Applicability of Reactive Distillation

The reactive distillation process for MTBE quickly gained acceptance in the market place after the first commercial application was installed in 1981 (Smith and Huddleston, 1982). Today, most of the new MTBE plants which are currently in either the planning or construction phases will use processes based around reactive distillation (Riddle, 1996). Although the advantages which reactive distillation brings to MTBE production are well recognised, it is not clear whether the same benefits can be realised for ETBE synthesis.

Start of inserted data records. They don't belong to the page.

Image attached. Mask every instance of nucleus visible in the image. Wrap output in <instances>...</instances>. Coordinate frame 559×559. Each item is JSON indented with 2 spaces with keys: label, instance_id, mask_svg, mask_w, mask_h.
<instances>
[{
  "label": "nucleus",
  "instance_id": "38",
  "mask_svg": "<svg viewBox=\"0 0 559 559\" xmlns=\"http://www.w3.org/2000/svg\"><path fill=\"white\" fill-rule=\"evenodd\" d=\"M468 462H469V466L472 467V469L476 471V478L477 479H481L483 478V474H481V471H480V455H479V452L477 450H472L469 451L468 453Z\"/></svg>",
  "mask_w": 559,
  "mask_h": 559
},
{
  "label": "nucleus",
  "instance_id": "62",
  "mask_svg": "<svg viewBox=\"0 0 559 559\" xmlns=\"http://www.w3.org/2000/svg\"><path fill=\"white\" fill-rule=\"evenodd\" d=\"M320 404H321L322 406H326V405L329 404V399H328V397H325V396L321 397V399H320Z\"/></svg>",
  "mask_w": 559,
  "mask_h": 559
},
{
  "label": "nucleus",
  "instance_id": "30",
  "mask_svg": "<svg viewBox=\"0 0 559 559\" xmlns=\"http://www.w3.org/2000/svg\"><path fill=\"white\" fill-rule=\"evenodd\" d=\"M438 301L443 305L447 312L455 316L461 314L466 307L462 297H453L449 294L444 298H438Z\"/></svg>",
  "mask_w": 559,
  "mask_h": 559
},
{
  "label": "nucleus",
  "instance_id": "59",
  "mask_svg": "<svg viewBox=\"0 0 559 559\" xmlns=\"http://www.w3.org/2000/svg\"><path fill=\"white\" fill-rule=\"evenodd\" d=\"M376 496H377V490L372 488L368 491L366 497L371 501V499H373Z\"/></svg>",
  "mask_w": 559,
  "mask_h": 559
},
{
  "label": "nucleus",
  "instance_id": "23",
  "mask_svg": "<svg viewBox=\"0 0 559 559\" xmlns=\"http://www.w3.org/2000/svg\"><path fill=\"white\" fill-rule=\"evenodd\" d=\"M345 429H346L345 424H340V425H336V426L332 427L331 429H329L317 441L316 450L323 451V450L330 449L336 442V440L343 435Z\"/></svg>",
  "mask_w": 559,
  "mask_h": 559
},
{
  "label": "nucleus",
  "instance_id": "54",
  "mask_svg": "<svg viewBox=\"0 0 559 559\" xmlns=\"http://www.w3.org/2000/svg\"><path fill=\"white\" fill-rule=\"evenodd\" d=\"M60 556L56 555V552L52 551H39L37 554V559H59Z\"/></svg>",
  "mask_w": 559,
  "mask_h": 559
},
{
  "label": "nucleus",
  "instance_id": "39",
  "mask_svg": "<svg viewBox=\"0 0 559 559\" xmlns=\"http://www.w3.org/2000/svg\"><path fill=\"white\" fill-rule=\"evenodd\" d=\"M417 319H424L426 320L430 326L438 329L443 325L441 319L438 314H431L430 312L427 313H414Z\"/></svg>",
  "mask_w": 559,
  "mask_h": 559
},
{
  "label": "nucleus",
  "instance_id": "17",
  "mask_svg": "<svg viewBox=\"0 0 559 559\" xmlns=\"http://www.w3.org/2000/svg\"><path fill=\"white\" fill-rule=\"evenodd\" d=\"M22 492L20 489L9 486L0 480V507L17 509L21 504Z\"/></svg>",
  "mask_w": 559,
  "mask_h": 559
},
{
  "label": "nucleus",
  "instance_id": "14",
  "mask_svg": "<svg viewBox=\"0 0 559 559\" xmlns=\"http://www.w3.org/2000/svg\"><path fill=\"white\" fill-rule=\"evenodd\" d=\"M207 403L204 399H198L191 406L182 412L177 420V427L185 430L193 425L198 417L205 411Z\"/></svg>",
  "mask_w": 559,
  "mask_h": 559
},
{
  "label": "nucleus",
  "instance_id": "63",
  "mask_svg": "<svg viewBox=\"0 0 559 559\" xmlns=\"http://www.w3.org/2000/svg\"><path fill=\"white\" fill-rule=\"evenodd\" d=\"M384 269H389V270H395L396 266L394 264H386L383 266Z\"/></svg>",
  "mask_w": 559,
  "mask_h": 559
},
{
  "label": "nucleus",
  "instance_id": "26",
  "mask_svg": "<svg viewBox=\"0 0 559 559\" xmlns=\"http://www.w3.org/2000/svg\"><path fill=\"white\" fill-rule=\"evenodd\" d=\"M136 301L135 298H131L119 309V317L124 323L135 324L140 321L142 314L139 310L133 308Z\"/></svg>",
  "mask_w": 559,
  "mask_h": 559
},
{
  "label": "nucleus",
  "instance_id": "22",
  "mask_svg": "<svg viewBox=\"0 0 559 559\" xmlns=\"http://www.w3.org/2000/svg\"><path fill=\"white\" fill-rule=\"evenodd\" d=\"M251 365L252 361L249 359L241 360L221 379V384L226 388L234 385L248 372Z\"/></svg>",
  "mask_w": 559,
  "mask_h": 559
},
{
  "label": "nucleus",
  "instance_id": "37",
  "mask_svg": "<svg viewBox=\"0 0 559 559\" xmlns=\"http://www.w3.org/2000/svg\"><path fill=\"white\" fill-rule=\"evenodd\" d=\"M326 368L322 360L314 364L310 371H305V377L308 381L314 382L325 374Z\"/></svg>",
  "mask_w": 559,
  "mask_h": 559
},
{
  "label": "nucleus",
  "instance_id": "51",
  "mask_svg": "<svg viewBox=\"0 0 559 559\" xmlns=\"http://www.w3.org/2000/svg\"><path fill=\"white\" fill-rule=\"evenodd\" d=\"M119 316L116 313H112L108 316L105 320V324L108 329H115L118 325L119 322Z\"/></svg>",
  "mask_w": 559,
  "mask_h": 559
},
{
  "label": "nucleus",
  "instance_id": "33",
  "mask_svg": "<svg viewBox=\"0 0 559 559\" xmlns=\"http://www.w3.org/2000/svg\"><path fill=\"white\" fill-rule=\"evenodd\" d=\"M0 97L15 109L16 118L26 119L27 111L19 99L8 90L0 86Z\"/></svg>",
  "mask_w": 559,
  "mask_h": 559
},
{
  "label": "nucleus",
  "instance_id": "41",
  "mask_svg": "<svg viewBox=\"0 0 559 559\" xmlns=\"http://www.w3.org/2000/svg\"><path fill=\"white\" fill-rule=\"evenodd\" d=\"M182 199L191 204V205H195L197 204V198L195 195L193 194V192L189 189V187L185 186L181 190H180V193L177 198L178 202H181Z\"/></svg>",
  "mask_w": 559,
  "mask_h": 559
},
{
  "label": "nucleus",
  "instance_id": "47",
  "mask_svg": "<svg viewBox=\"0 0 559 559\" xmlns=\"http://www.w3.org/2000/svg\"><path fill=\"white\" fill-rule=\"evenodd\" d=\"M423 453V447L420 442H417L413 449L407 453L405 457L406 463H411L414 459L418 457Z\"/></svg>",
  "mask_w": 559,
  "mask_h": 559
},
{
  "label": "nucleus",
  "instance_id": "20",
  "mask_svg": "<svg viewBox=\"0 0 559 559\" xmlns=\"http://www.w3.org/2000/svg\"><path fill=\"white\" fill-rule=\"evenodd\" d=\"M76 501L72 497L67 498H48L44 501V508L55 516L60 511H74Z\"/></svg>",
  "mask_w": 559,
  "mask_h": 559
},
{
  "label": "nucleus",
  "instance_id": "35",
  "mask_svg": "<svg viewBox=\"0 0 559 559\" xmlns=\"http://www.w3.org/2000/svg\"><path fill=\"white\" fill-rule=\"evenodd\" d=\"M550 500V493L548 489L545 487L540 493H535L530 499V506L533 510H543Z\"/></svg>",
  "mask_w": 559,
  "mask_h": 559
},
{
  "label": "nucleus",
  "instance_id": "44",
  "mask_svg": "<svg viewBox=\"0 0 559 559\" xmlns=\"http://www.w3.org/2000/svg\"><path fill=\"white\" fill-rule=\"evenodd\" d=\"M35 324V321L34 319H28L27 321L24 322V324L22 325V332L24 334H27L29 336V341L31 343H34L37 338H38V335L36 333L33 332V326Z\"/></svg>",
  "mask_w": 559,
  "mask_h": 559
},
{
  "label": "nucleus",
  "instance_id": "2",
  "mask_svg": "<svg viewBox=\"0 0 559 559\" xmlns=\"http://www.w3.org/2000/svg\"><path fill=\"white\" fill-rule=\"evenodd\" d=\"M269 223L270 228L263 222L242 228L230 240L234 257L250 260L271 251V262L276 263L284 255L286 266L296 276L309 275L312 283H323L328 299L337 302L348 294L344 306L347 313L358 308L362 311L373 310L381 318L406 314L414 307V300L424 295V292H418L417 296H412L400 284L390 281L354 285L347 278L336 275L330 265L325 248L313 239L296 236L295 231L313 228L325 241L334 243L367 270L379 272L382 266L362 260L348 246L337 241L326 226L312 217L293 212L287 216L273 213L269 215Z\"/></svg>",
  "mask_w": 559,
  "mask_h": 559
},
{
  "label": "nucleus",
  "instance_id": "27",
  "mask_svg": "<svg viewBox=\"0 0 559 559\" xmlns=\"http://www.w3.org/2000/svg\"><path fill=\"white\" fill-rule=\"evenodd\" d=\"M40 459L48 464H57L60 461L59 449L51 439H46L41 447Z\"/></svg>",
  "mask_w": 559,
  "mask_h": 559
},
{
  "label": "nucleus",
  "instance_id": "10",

The most obvious difference between the MTBE and ETBE reaction systems is the more restrictive ETBE thermodynamics. This implies a lower isobutene conversion at the same temperature but it does not preclude the use of reactive distillation. Indeed, the improvement in the stoichiometric ratio of reactants is potentially even more advantageous since there is more to gain. The ETBE reaction rate is similar to MTBE so that the required catalyst volume should not be prohibitive. The reaction is also equally selective (up to 99%) so that the side-reactions (predominantly dimerisation and hydration) are not likely to be any more significant.

Ethanol and ETBE are less volatile than methanol and MTBE, leading to higher distillation temperatures at the same pressure. This would result in a faster reaction rate but a lower equilibrium constant, although the operating pressure could be adjusted to mostly compensate for the VLE differences. The most important distinction in the phase behaviour of the two systems is the absence of azeotropes between ethanol and butenes at pressures below approximately 1400 kPag. Comparable azeotropes in the MTBE system are important in recycling methanol to the reaction zone and this variance suggests that a slightly different operating strategy might be required, notably that excess ethanol should be recovered with the bottoms rather than the distillate. The absence of these azeotropes will also affect the reaction via changes in the internal distribution of components although the exact effect is hard to predict without detailed simulations.

Overall, there appear to be sufficient similarities between the MTBE and ETBE systems to suggest that reactive distillation could deliver productivity gains to ETBE manufacture that are similar to those already demonstrated for MTBE. However, there are also enough differences between the two systems to indicate that specialised designs might be required to maximise the process benefits that could be obtained from reactive distillation.